使用的是一个动漫人脸数据集,完整数据集下载链接:百度云 提取码:lt05
该数据集图像大小均为96×96的像素,把原图当做HR,把原图resize为48×48作为LR,实现48到96的二倍超分辨,我仅选取了100张图像作为训练集,20张图像做测试。
文件结构如下:
为了节省训练时间,我将原始SRGAN生成器删了几个残差快,判别器删了几个卷积层,原始SRGAN的网络结构可以去看论文里的图。
model.py:
import torch
import torch.nn as nn
import torch.nn.functional as F
class Resblock(nn.Module):
def __init__(self, channels):
super(Resblock, self).__init__()
self.residual = nn.Sequential(
nn.Conv2d(channels, channels, kernel_size=3, padding=1),
nn.BatchNorm2d(channels),
nn.PReLU(),
nn.Conv2d(channels, channels, kernel_size=3, padding=1),
nn.BatchNorm2d(channels)
)
def forward(self, x):
residual = self.residual(x)
return x + residual
class UpsampleBLock(nn.Module):
def __init__(self, in_channels, up_scale):
super(UpsampleBLock, self).__init__()
self.upsample = nn.Sequential(
nn.Conv2d(in_channels, 256, kernel_size=3, padding=1),
nn.PixelShuffle(up_scale),
nn.PReLU()
)
def forward(self, x):
return self.upsample(x)
class Generator(nn.Module):
def __init__(self):
super(Generator, self).__init__()
self.conv1 = nn.Sequential(
nn.Conv2d(3, 64, kernel_size=5, padding=2),
nn.PReLU()
)
self.resblocks = nn.Sequential(
Resblock(64),
Resblock(64),
Resblock(64)
)
self.conv2 = nn.Sequential(
nn.Conv2d(64, 64, kernel_size=3, padding=1),
nn.PReLU()
)
self.upsample = UpsampleBLock(64, 2)
self.conv3 = nn.Conv2d(64, 3, kernel_size=5, padding=2)
def forward(self, x):
block1 = self.conv1(x)
block2 = self.resblocks(block1)
block3 = self.conv2(block2)
block4 = self.upsample(block1 + block3)
block5 = self.conv3(block4)
# return (torch.tanh(block5)+1) / 2
return block5
class Discriminator(nn.Module):
def __init__(self):
super(Discriminator, self).__init__()
self.net = nn.Sequential(
nn.Conv2d(3, 64, kernel_size=3, padding=1),
nn.LeakyReLU(0.2),
nn.Conv2d(64, 64, kernel_size=3, stride=2, padding=1),
nn.BatchNorm2d(64),
nn.LeakyReLU(0.2),
nn.Conv2d(64, 128, kernel_size=3, padding=1),
nn.BatchNorm2d(128),
nn.LeakyReLU(0.2),
nn.Conv2d(128, 128, kernel_size=3, stride=2, padding=1),
nn.BatchNorm2d(128),
nn.LeakyReLU(0.2),
nn.Conv2d(128, 256, kernel_size=3, padding=1),
nn.BatchNorm2d(256),
nn.LeakyReLU(0.2),
nn.Conv2d(256, 256, kernel_size=3, stride=2, padding=1),
nn.BatchNorm2d(256),
nn.LeakyReLU(0.2),
nn.AdaptiveAvgPool2d(1),
nn.Conv2d(256, 512, kernel_size=1),
nn.LeakyReLU(0.2),
nn.Conv2d(512, 1, kernel_size=1)
)
def forward(self, x):
batch_size = x.size(0)
return torch.sigmoid(self.net(x).view(batch_size))
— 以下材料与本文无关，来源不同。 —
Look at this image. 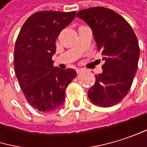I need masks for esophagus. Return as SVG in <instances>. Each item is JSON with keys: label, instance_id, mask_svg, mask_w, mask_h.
<instances>
[{"label": "esophagus", "instance_id": "34e87169", "mask_svg": "<svg viewBox=\"0 0 147 147\" xmlns=\"http://www.w3.org/2000/svg\"><path fill=\"white\" fill-rule=\"evenodd\" d=\"M84 70H85V69H84V68H78V69H77L78 73H81V72H83V71H84Z\"/></svg>", "mask_w": 147, "mask_h": 147}]
</instances>
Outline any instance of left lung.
I'll use <instances>...</instances> for the list:
<instances>
[{"label": "left lung", "instance_id": "obj_1", "mask_svg": "<svg viewBox=\"0 0 147 147\" xmlns=\"http://www.w3.org/2000/svg\"><path fill=\"white\" fill-rule=\"evenodd\" d=\"M77 17L92 29L97 50L105 61L88 96L97 106L112 107L127 96L133 84L140 57L137 37L123 17L106 7L84 9Z\"/></svg>", "mask_w": 147, "mask_h": 147}]
</instances>
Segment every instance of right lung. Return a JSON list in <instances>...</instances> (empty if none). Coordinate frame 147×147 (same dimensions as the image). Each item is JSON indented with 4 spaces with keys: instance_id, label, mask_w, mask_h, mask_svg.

if __name__ == '__main__':
a = torch.randn(1, 3, 48, 48)
net = Generator()
net2 = Discriminator()
out = net(a)
print(out.shape)
数据读取,把训练数据HR图像和LR图像读进来。
load_data.py:
from torch.utils.data.dataset import Dataset
import os
from PIL import Image
from torch.utils.data import DataLoader
from torchvision import transforms
import numpy as np
class TrainDataset(Dataset):
def __init__(self, train_img_path, transform=None):
super(TrainDataset, self).__init__()
self.img_hr = os.listdir(train_img_path + '/HR')
self.img_lr = os.listdir(train_img_path + '/LR')
self.transform = transform
self.hr_and_lr = []
assert len(self.img_hr) == len(self.img_lr), 'Number does not match'
for i in range(len(self.img_hr)):
self.hr_and_lr.append(
(os.path.join(train_img_path, 'HR', self.img_hr[i]),
os.path.join(train_img_path, 'LR', self.img_lr[i]))
)
def __getitem__(self, item):
hr_path, lr_path = self.hr_and_lr[item]
hr_arr = Image.open(hr_path)
lr_arr = Image.open(lr_path)
return np.array(lr_arr).transpose(2, 0, 1).astype(np.float32), np.array(hr_arr).transpose(2, 0, 1).astype(np.float32)
def __len__(self):
return len(self.img_hr)
if __name__ == '__main__':
transform = transforms.Compose([transforms.ToTensor(),
transforms.Normalize(mean=[0.485, 0.456, 0.406], std=[0.229, 0.224, 0.225])])
data = TrainDataset('data/train', transform)
print(len(data))
data_loader = DataLoader(data, batch_size=8, shuffle=True)
sample = next(iter(data_loader))
print(sample[0].shape)
SRGAN损失函数分为VGG感知损失、图像MSE损失和对抗损失。
loss.py:
import torch.nn as nn
import torch
from torchvision.models.vgg import vgg16
class ContentLoss(nn.Module):
def __init__(self):
super(ContentLoss, self).__init__()
vgg = vgg16(pretrained=True)
loss_network = nn.Sequential(*list(vgg.features)[:31]).eval()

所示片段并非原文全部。